I hope this message finds you well! I have been exploring ways to enhance user privacy on our Discourse forum, and I came across the idea of hashing usernames in profile URLs.
Currently, profile links are structured like this: https://meta.discourse.org/u/user, which exposes the username directly. I was looking at other forums online and it appears it hashes the profile URL. Not sure how since these forums were unrelated to nor used Discourse so the code is beyond me.
I was wondering if there is a way to hash the username so that the profile URL could be transformed into something more privacy-conscious, such as a Unix timestamp representing when the user joined. For example, instead of the standard URL, it could look something like https://meta.discourse.org/u/1735526984061 (where 1735526984061 is the Unix timestamp in miliseconds).
If hashing usernames in this manner is not currently possible, I would like to encourage someone from the community to consider creating a merge request to implement this feature. It would be a great addition to enhance user privacy and security. I Was unsure as to post this in support or feature as it could go either way.
It can be, but its like every other platform uses the similar kind of URL, can you elaborate what privacy and security means here it’s just to hide the users name or is it something you want to protect them from getting reversed engineer?

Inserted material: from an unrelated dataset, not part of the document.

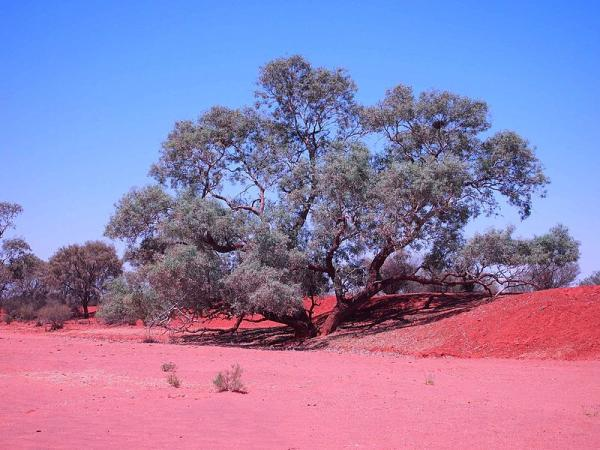 Tipos de eucalipto - Eucalyptus coolabah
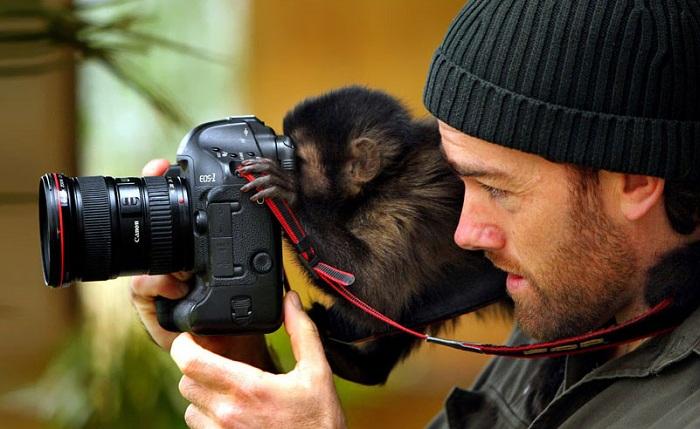 Забавный снимок фотографа и обезьянки.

What advantages do you foresee in concealing usernames in URLs, given that usernames are ubiquitous throughout Discourse for attributing authorship and facilitating connections with users?
You have the option to choose a username, which does not reveal anything about you.
Well, for starters there are many tools to lookup if a username exists on websites and this would limit that endpoint of https://$DISCOURSE_FORUM/u/$USERNAME/. Since Discourse the default setup doesn’t limit viewing a users profile to only signed in users, this is kinda where I’m getting at.
Well I’m only talking the user profile like e.g. u/exampleuser not the username on forum posts. By not displaying usernames in user profile URLs, it becomes more difficult for malicious actors to target specific users for harassment or phishing attempts. This can create a safer online environment.
There are other forums that the username is still in their in posts but not when you click on the posters profile the user URL is hashed using some method.
You have the option to choose a username, which does not reveal anything about you.